### TEKS
_ _ _ _

Cek Berita dan Artikel yang lain di Google News

Jakarta -

Demokrasi parlementer dan presidensial merupakan konsep pemerintahan yang tumbuh subur pasca perang dunia kedua di tahun 1945.

Berbagai negara di belahan dunia lambat laun mendeklarasikan kemerdekaannya dan memilih untuk menerapkan konsep demokrasi dalam sistem pemerintahannya.

Begitupun dengan Indonesia yang sejak awal kemerdekaan sudah menganut sistem demokrasi hingga saat ini.

Tetapi ada berbagai dinamika sejarah yang mengikuti tenggelam dan terbitnya sistem pemerintahan demokrasi di Indonesia, mulai dari demokrasi parlementer hingga demokrasi presidensial.

Kira-kira, apa ciri-ciri, kelebihan dan kekurangan, serta sejarah demokrasi parlementer di Indonesia? Cari tahu jawabannya di sini.

Apa Itu Demokrasi Parlementer atau Sistem Pemerintahan Parlementer?

Secara definitif, demokrasi parlementer adalah konsep pemerintahan di suatu negara yang memberikan otoritas kepada parlemen untuk mengerjakan tugas-tugas negara.

_ _ _ _

### DATA TUGAS

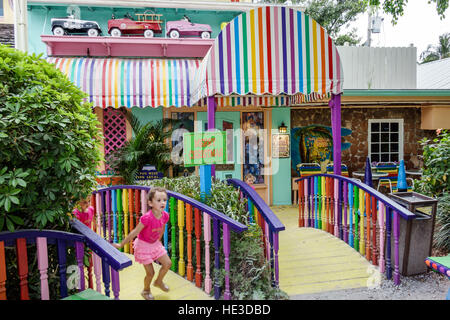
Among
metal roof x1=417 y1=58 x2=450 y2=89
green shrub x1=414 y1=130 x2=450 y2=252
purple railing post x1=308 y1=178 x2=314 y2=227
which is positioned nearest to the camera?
green shrub x1=414 y1=130 x2=450 y2=252

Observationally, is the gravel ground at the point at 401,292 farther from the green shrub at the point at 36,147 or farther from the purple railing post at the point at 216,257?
the green shrub at the point at 36,147

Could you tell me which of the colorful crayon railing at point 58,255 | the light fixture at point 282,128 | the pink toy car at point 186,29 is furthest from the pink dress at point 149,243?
the pink toy car at point 186,29

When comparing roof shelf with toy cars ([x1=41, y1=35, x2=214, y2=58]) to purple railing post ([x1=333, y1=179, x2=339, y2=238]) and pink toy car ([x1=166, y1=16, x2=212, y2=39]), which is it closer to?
pink toy car ([x1=166, y1=16, x2=212, y2=39])

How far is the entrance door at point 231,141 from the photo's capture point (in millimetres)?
9484

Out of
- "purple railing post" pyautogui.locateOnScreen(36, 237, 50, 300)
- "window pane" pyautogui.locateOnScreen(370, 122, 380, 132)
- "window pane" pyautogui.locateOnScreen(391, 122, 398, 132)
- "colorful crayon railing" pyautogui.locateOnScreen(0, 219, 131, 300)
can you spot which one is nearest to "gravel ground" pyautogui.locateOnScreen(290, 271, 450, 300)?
"colorful crayon railing" pyautogui.locateOnScreen(0, 219, 131, 300)

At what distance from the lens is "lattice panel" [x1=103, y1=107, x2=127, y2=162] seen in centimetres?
904

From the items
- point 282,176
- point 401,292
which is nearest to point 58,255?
point 401,292

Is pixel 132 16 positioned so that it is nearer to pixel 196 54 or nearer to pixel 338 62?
pixel 196 54

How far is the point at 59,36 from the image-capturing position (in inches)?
343

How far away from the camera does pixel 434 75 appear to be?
1580cm

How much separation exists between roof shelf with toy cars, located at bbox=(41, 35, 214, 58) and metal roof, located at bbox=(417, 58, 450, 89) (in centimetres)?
1013

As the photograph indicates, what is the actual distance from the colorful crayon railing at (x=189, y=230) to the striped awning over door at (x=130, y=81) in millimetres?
3072

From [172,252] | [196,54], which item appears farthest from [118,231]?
[196,54]

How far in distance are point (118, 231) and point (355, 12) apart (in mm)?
24643
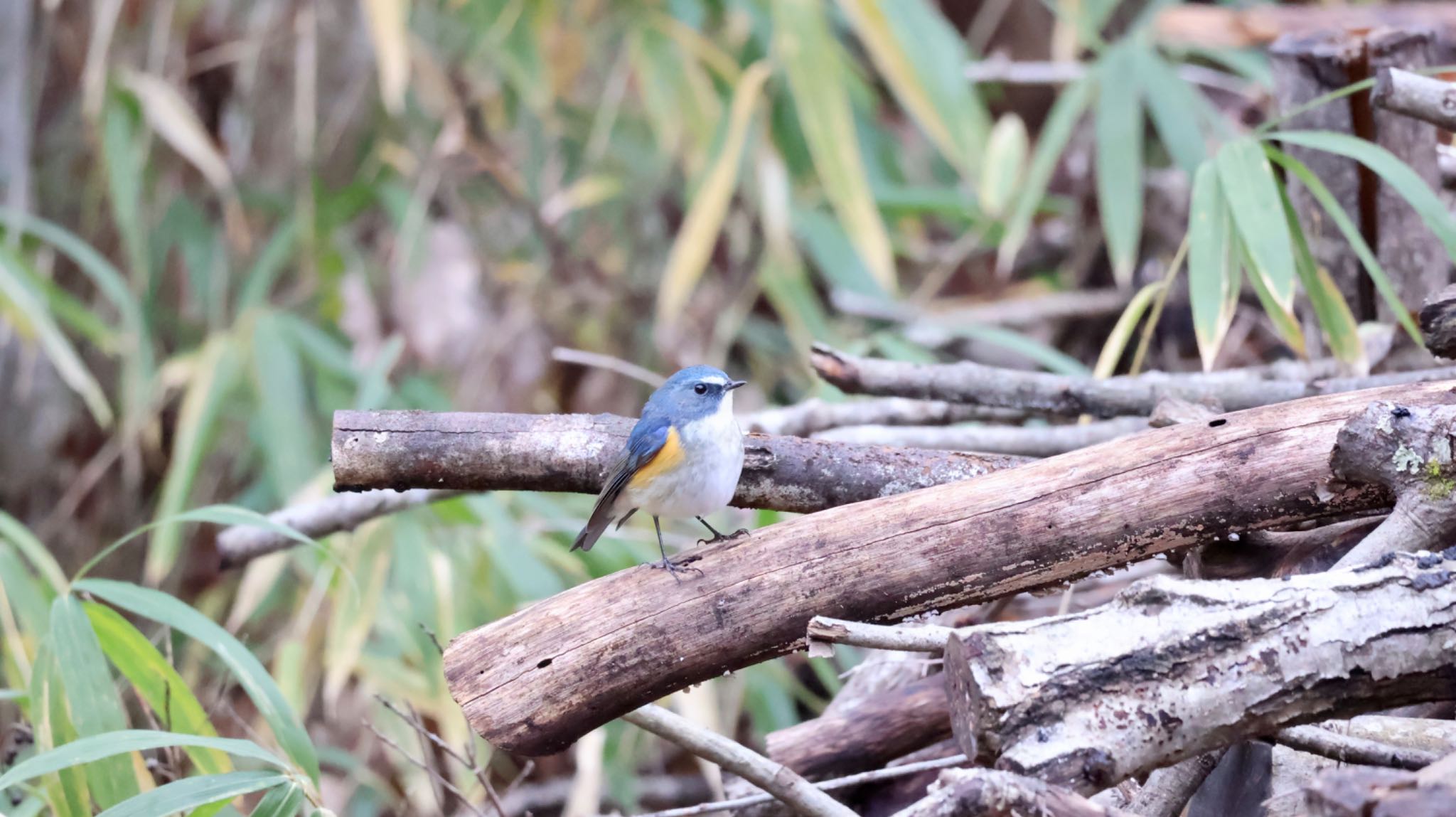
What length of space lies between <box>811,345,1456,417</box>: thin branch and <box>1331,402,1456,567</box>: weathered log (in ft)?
2.68

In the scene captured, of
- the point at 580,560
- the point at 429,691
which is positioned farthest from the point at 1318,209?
the point at 429,691

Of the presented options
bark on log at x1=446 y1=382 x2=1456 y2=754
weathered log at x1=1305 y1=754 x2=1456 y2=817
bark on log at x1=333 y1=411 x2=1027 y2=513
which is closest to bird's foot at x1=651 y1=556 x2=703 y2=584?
bark on log at x1=446 y1=382 x2=1456 y2=754

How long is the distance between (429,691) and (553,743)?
70.5 inches

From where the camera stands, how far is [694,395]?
2.29 m

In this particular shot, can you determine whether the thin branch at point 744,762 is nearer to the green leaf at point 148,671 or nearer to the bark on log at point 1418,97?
the green leaf at point 148,671

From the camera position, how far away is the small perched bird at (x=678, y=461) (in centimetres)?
200

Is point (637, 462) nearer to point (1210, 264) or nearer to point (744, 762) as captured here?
point (744, 762)

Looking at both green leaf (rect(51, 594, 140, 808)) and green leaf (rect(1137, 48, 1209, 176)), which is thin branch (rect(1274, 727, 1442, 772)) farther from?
green leaf (rect(1137, 48, 1209, 176))

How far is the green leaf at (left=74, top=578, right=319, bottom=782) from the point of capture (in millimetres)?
2102

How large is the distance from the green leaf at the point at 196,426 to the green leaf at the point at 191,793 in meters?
1.78

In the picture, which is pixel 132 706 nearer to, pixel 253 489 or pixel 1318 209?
pixel 253 489

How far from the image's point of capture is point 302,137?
4320mm

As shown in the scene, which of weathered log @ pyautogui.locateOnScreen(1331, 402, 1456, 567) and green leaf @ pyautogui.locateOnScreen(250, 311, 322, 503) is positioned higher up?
weathered log @ pyautogui.locateOnScreen(1331, 402, 1456, 567)

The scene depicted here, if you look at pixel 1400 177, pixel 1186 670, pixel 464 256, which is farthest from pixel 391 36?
pixel 1186 670
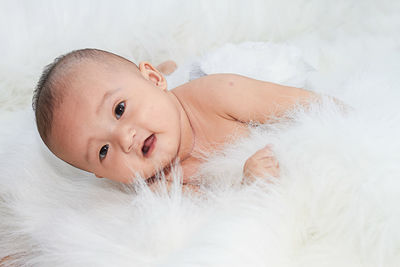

_ _ _ _

### DAFTAR TUGAS
[a] Menurut teks tentang demokrasi parlementer, kepada siapa demokrasi parlementer memberikan otoritas untuk mengerjakan tugas-tugas negara?
[b] Temukan semua baris dalam catatan yang memuat kata "ground", lalu salin baris-baris tersebut.
Teks dan catatan di atas merupakan bahan yang terpisah satu sama lain.

### HASIL SETIAP TUGAS
[a] Kepada parlemen.

[b]
Observationally, is the gravel ground at the point at 401,292 farther from the green shrub at the point at 36,147 or farther from the purple railing post at the point at 216,257?
can you spot which one is nearest to "gravel ground" pyautogui.locateOnScreen(290, 271, 450, 300)?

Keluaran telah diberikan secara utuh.